Ob aber Russland dazu gerechnet werden muss, kann bezweifelt werden. Zwar fließt seit Jahren in einem hohen Maße Kapital aus diesem Land ab. Die Gründe sind aber vielfältiger Art. Zum einen handelt es sich bei diesen Abflüssen schlicht um „Kapitalflucht“ in westliche Finanzzentren. Nicht selten wird dabei Geld gewaschen. Der Kapitalfluss dient zudem der Verbringung russischen Vermögens in Steueroasen. Damit umgehen russische Unternehmen die Zahlung einheimischer Steuern, ganz so wie es wie es viele Konzerne dieser Welt tun. Wie wir aus dem Fall des Eurokrisenlandes Zypern wissen, werden diese russischen Gelder in den Steueroasen meist aber nur kurzzeitig geparkt, um bald wieder zurückzufließen.    

Als ein in einem hohen Maße Rohstoffe exportierendes Land ist Russland ein Land mit regelmäßig hohen Handelsüberschüssen. Es steht in der Rangliste der Länder mit den höchsten Auslandsüberschüssen an dritter Stelle, nach Saudi-Arabien und Deutschland und noch vor China. (Quelle: http://www.economist.com/node/21564225). Aus solchen Ländern fließt regelmäßig viel Geld ab, da es zu Hause keine ausreichend günstigen Anlagemöglichkeiten findet. Doch mit einem Überschussland wie Deutschland ist Russland dabei nicht vergleichbar, eher mit dem Überschussland Saudi-Arabien, fehlt es ihm doch auch ihm an einem international agierenden Bankensystem und an geeigneten Finanzplätzen im Land, um das exportierte Kapital selbst adäquat verwalten und nach seiner Ausleihe an ausländische Schuldner weiter kontrollieren zu können. Unter dem russischen Präsidenten Medwedew wurde vor Jahren der Aufbau eines konkurrenzfähigen Finanzplatzes angekündigt. Darum ist es inzwischen aber wieder ruhig geworden.
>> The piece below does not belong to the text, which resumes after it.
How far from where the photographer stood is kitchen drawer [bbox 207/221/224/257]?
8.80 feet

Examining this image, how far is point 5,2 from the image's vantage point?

Es fehlt dem Land ganz offensichtlich an einer ausreichend breiten Schicht von Vermögensbesitzern, die einen Gläubigerstaat Russland erst hervorbringen könnte.

Die junge russische Bourgeoisie scheint zur Herausbildung dieser höheren Form des Kapitalismus in noch zu schwach zu sein. Es könnte aber auch sein, dass diese Bourgeoisie nie die notwendige gesellschaftliche Breite für die Herausbildung eines klassischen Rentierstaats erreichen wird. Der Grund dafür könnte in der Art und Weise der Raubprivatisierung am Beginn der 90er Jahre liegen. Das gesellschaftliche Eigentum rissen die Oligarchen damals in einer bereits hochkonzentrierten Form an sich. Weder in Russland noch in einem anderen osteuropäischen Transformationsland kam es danach zur Herausbildung eines breiten besitzbürgerlichen Mittelstandes, vergleichbar mit den Staaten des Westens.

Der Leninsche Imperialismusbegriff kann daher nur verstanden werden, wenn man ihn klassenpolitisch begreift. Lenin war bekanntlich Marxist, und er war sogar ein an Hegel geschulter Marxist. Er verstand das Kapitalverhältnis daher stets als ein gesellschaftliches Verhältnis, als ein Verhältnis zwischen Personen - alles andere war für ihn eine ökonomistische Reduktion.